By contrasting these patterns with respect to precipitation and temperature, as an analyst we can begin to see the relationship between these dimensions and other dimensions. Depending on what differences emerge between the subsets, we can choose to partition, contrast, and then take a subsequent subset.  We can keep playing this game of twenty questions until we have answered our questions or at least satisfied our curiousity. 

Alternatively, if we want to compare multiple Customer lists to see what customers are only in one and not in another, we can do so interactively, and again we can easily isolate subsets of customers and compare them looking for patterns.

It is of course possible to accomplish any of these tasks using other tools like Excel or Power BI (via Power Query) or SQL or Python, but one cannot do so interactively.

I should point out that it is also necessary while performing a “Contrast and compare” activity that on some occasions going back and “sharpening the axe” through Data Prep is required. But in many circumstances this is not necessary, and if the data has been well prepped you can ask and answer many questions interactively by leveraging the “excluded values” supported by Qlik’ Associative Index.
In my own experience I have leveraged this power to significant effect and there have been occasions where I was able to sustain a “flow state” for up to an hour of constant Q&A through a series of dimension selections, because I was able to easily contrast selections to one another and see what was exposed and what was hidden by doing so.  On these occasions I would often find “needles in haystacks” and the feeling was not unlike debugging a computer program, but I felt like was debugging the business. And debug I did. Some of these insights did lead to noticeable changes in how the business was run.

Taking the two patterns together – “Drill” pattern and “Contrast” pattern – there is an analogy that I find quite useful for thinking of these as part of a cycle.
Namely, there is a concept known as the OODA loop (credit goes to Alistair Croll for introducing me to this) which was developed by a US Air Force Colonel John Boyd. The OODA loop was developed by Boyd for the purpose of fighter jet combat. Boyd realized that the rules of combat had changed with heavy supersonic jets and that a different mode of thinking was required to use them effectively in combat.

OODA stands for:
  1. Observe
  2. Orient
  3. Decide
  4. Act
In the context of fighter jet combat the pilot might “observe” an opponent and then instead of engaging them in the moment would begin “orienting” their plane and mindset such that the pilot has the best available information to “decide” and “act”. The decision might be to attack or just as likely to move to another defensive position.  If the pilot moves to a new position, they would repeat the OODA loop cycle until either defeating the opponent or retreating.

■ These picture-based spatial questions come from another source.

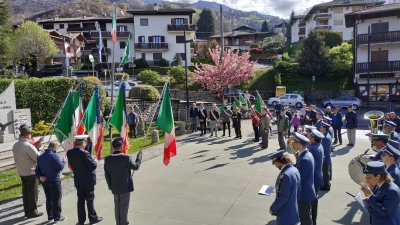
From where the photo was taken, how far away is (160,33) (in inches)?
2039

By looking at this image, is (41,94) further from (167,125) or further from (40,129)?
(167,125)

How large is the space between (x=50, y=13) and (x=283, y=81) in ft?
397

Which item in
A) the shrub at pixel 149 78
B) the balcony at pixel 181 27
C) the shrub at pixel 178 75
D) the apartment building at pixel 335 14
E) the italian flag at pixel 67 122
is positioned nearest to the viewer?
the italian flag at pixel 67 122

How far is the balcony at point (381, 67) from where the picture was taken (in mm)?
33469

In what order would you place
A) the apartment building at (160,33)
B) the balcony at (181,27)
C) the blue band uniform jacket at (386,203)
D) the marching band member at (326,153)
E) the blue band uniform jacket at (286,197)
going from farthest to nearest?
the apartment building at (160,33), the balcony at (181,27), the marching band member at (326,153), the blue band uniform jacket at (286,197), the blue band uniform jacket at (386,203)

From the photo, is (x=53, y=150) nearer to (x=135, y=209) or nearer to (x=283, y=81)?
(x=135, y=209)

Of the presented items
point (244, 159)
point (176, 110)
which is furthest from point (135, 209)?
point (176, 110)

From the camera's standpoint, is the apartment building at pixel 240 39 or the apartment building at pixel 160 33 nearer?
the apartment building at pixel 160 33

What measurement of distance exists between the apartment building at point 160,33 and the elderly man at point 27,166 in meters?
44.2

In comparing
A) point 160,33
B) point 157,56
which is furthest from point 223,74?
point 160,33

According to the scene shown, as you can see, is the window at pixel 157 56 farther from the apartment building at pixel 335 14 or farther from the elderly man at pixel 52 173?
the elderly man at pixel 52 173

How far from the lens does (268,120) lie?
14227 millimetres

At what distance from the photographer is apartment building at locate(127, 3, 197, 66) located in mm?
50969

The most important step in the OODA loop – and what distinguishes it from other business cycles like the “plan-do-check-act” lifecycle is the emphasis on orientation. It is the “orientation” step that brings to bear the subjective experience and talents of the pilot to maximize their strength.

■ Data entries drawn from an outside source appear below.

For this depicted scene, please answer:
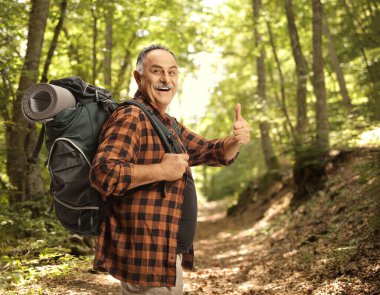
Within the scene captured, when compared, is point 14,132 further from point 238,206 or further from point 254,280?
point 238,206

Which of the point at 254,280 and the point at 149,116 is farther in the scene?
the point at 254,280

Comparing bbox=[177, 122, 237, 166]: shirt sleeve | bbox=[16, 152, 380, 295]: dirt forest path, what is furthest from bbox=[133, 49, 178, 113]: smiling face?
bbox=[16, 152, 380, 295]: dirt forest path

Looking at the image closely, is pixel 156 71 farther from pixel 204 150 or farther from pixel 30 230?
pixel 30 230

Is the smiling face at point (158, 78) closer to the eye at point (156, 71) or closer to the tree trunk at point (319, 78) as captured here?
the eye at point (156, 71)

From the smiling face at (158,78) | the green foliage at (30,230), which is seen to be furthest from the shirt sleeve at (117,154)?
the green foliage at (30,230)

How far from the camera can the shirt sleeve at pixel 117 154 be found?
226cm

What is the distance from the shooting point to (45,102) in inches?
97.1

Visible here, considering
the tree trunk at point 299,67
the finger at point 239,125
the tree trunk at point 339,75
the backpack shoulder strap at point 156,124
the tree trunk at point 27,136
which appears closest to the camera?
the backpack shoulder strap at point 156,124

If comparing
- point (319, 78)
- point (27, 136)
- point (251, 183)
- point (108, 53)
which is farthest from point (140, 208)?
point (251, 183)

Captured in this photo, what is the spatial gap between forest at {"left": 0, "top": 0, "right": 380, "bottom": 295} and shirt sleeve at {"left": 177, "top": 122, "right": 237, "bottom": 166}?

Relating this back to the Analytics patterns I described above I see the “Drill” pattern as like the “Observe” step and the “Contrast” pattern similar to the “Orient” step.

It stands to reason that if we can make the Orient step more efficient – which is the bottleneck of the OODA loop – then we can make analytics more efficient.

There was another tidbit of wisdom that Alistair Croll also mentioned when discussing the OODA loop which relates back to my earlier points regarding horses and word processors: Once you cross a threshold of efficiency the game itself can begin to change.

The example Croll used was the steam engine that James Watt invented.  Watt’s new steam engine, design developed in the late 1700s, is generally regarded as one of the key factors that catalyzed the industrial revolution during the 19th century. However, when it was first introduced some people speculated that it would cause a depression for coal miners because only a quarter of the coal was required to produce the same amount of “horse power” (a unit of measure that Watt also invented).  Instead, because the Watt’s steam engine had crossed an efficiency threshold it could be used for all sorts of businesses that otherwise would not be able to afford the cost. As a result coal mining began to boom like never before.

The rest as they say is history.

Difference Between Qlik and Power BI and Excel When Contrasting Data

In this section I will be contrasting the tools themselves to show how they differ when used to contrast data.

In this example we will continue with the Call Centre data, although I have created a new fictional dataset with more attributes to compare. 

Differences in Qlik, Power BI, and Excel Explained

The main difference between Qlik and Power BI when it comes to contrasting data is this: 

Qlik can be more efficient for the user than Power BI (or Excel) for contrasting data because Qlik allows the user to contrast data sets interactively by clicking buttons which can be performed while in a “flow” state of consciousness and focus on the business questions. 

Power BI on the other hand can do some of this under some circumstances but in other circumstances requires the user to build new charts and in some cases it may require a change to the data model itself. Because different types of solutions may be required – some taking longer than others – it’s harder to achieve a “flow” state of consciousness while playing the game of 20 questions.

Excel – through the VLOOKUP function - is more consistent in its approach to reconciliation than Power BI although it requires the Excel user to effectively perform some basic Data Prep. Because of this consistency users can get into a “flow” state and focus on business questions, but unlike with Qlik – which keeps the analyst in a Business Analytics flow state - Excel forces data analyst down to a Data Prep flow state, distracting from our game of 20 questions.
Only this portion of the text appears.